Collected data entries

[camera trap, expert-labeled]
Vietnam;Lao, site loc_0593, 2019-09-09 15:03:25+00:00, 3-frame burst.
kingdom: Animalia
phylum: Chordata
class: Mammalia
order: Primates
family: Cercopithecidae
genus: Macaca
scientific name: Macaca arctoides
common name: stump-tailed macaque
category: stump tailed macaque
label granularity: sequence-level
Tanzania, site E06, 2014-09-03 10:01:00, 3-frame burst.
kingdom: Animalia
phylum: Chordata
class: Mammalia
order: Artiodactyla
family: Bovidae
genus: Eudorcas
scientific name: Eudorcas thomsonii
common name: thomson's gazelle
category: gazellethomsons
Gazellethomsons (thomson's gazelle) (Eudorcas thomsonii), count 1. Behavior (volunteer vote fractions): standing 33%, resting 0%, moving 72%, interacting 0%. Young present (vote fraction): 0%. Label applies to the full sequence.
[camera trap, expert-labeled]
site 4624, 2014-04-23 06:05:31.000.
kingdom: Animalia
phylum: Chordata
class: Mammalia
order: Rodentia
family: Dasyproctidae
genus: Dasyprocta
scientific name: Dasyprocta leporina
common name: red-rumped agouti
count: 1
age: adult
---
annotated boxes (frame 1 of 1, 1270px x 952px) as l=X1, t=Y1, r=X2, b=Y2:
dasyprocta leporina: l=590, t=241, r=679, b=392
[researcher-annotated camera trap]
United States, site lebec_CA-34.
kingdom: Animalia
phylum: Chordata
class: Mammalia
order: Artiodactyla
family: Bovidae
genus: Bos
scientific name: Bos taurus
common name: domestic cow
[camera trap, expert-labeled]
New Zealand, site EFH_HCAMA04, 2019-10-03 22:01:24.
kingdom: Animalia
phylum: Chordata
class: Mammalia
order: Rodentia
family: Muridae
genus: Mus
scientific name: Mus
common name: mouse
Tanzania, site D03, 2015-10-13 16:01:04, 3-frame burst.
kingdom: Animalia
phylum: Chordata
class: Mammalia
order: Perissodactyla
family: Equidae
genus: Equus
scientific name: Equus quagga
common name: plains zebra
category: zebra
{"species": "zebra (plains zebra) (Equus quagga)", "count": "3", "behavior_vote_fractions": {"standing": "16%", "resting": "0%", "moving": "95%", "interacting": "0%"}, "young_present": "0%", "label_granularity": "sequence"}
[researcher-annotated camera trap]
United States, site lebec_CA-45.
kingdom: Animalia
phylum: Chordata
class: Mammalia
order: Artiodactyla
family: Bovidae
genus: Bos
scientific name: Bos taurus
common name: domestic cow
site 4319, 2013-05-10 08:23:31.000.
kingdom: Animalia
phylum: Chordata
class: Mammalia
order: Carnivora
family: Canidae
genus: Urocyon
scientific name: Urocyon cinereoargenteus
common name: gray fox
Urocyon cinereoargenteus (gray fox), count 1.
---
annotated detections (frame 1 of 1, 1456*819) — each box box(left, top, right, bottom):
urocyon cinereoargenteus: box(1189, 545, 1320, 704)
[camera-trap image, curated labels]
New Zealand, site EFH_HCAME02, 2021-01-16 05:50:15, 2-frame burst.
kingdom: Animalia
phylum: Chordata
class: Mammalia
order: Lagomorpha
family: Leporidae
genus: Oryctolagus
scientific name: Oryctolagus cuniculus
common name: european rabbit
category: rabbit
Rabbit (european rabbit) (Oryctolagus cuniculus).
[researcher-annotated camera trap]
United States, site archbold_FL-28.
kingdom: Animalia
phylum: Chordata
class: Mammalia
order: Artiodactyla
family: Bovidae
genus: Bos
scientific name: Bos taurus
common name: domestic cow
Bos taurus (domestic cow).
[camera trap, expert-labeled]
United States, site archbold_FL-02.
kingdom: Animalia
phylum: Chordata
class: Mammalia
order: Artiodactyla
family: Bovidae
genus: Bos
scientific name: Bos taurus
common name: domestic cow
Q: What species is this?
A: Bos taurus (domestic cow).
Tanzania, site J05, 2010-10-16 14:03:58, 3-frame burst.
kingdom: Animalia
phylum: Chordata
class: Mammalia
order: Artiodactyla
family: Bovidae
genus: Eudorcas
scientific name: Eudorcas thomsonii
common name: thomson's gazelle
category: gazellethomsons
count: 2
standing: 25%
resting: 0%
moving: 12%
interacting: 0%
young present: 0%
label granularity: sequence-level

## [DIRECTIONS]
Exactly as written above, copy out all the records.

## [TASK RESULT]
[camera trap, expert-labeled]
Vietnam;Lao, site loc_0593, 2019-09-09 15:03:25+00:00, 3-frame burst.
kingdom: Animalia
phylum: Chordata
class: Mammalia
order: Primates
family: Cercopithecidae
genus: Macaca
scientific name: Macaca arctoides
common name: stump-tailed macaque
category: stump tailed macaque
label granularity: sequence-level
Tanzania, site E06, 2014-09-03 10:01:00, 3-frame burst.
kingdom: Animalia
phylum: Chordata
class: Mammalia
order: Artiodactyla
family: Bovidae
genus: Eudorcas
scientific name: Eudorcas thomsonii
common name: thomson's gazelle
category: gazellethomsons
Gazellethomsons (thomson's gazelle) (Eudorcas thomsonii), count 1. Behavior (volunteer vote fractions): standing 33%, resting 0%, moving 72%, interacting 0%. Young present (vote fraction): 0%. Label applies to the full sequence.
[camera trap, expert-labeled]
site 4624, 2014-04-23 06:05:31.000.
kingdom: Animalia
phylum: Chordata
class: Mammalia
order: Rodentia
family: Dasyproctidae
genus: Dasyprocta
scientific name: Dasyprocta leporina
common name: red-rumped agouti
count: 1
age: adult
---
annotated boxes (frame 1 of 1, 1270px x 952px) as l=X1, t=Y1, r=X2, b=Y2:
dasyprocta leporina: l=590, t=241, r=679, b=392
[researcher-annotated camera trap]
United States, site lebec_CA-34.
kingdom: Animalia
phylum: Chordata
class: Mammalia
order: Artiodactyla
family: Bovidae
genus: Bos
scientific name: Bos taurus
common name: domestic cow
[camera trap, expert-labeled]
New Zealand, site EFH_HCAMA04, 2019-10-03 22:01:24.
kingdom: Animalia
phylum: Chordata
class: Mammalia
order: Rodentia
family: Muridae
genus: Mus
scientific name: Mus
common name: mouse
Tanzania, site D03, 2015-10-13 16:01:04, 3-frame burst.
kingdom: Animalia
phylum: Chordata
class: Mammalia
order: Perissodactyla
family: Equidae
genus: Equus
scientific name: Equus quagga
common name: plains zebra
category: zebra
{"species": "zebra (plains zebra) (Equus quagga)", "count": "3", "behavior_vote_fractions": {"standing": "16%", "resting": "0%", "moving": "95%", "interacting": "0%"}, "young_present": "0%", "label_granularity": "sequence"}
[researcher-annotated camera trap]
United States, site lebec_CA-45.
kingdom: Animalia
phylum: Chordata
class: Mammalia
order: Artiodactyla
family: Bovidae
genus: Bos
scientific name: Bos taurus
common name: domestic cow
site 4319, 2013-05-10 08:23:31.000.
kingdom: Animalia
phylum: Chordata
class: Mammalia
order: Carnivora
family: Canidae
genus: Urocyon
scientific name: Urocyon cinereoargenteus
common name: gray fox
Urocyon cinereoargenteus (gray fox), count 1.
---
annotated detections (frame 1 of 1, 1456*819) — each box box(left, top, right, bottom):
urocyon cinereoargenteus: box(1189, 545, 1320, 704)
[camera-trap image, curated labels]
New Zealand, site EFH_HCAME02, 2021-01-16 05:50:15, 2-frame burst.
kingdom: Animalia
phylum: Chordata
class: Mammalia
order: Lagomorpha
family: Leporidae
genus: Oryctolagus
scientific name: Oryctolagus cuniculus
common name: european rabbit
category: rabbit
Rabbit (european rabbit) (Oryctolagus cuniculus).
[researcher-annotated camera trap]
United States, site archbold_FL-28.
kingdom: Animalia
phylum: Chordata
class: Mammalia
order: Artiodactyla
family: Bovidae
genus: Bos
scientific name: Bos taurus
common name: domestic cow
Bos taurus (domestic cow).
[camera trap, expert-labeled]
United States, site archbold_FL-02.
kingdom: Animalia
phylum: Chordata
class: Mammalia
order: Artiodactyla
family: Bovidae
genus: Bos
scientific name: Bos taurus
common name: domestic cow
Q: What species is this?
A: Bos taurus (domestic cow).
Tanzania, site J05, 2010-10-16 14:03:58, 3-frame burst.
kingdom: Animalia
phylum: Chordata
class: Mammalia
order: Artiodactyla
family: Bovidae
genus: Eudorcas
scientific name: Eudorcas thomsonii
common name: thomson's gazelle
category: gazellethomsons
count: 2
standing: 25%
resting: 0%
moving: 12%
interacting: 0%
young present: 0%
label granularity: sequence-level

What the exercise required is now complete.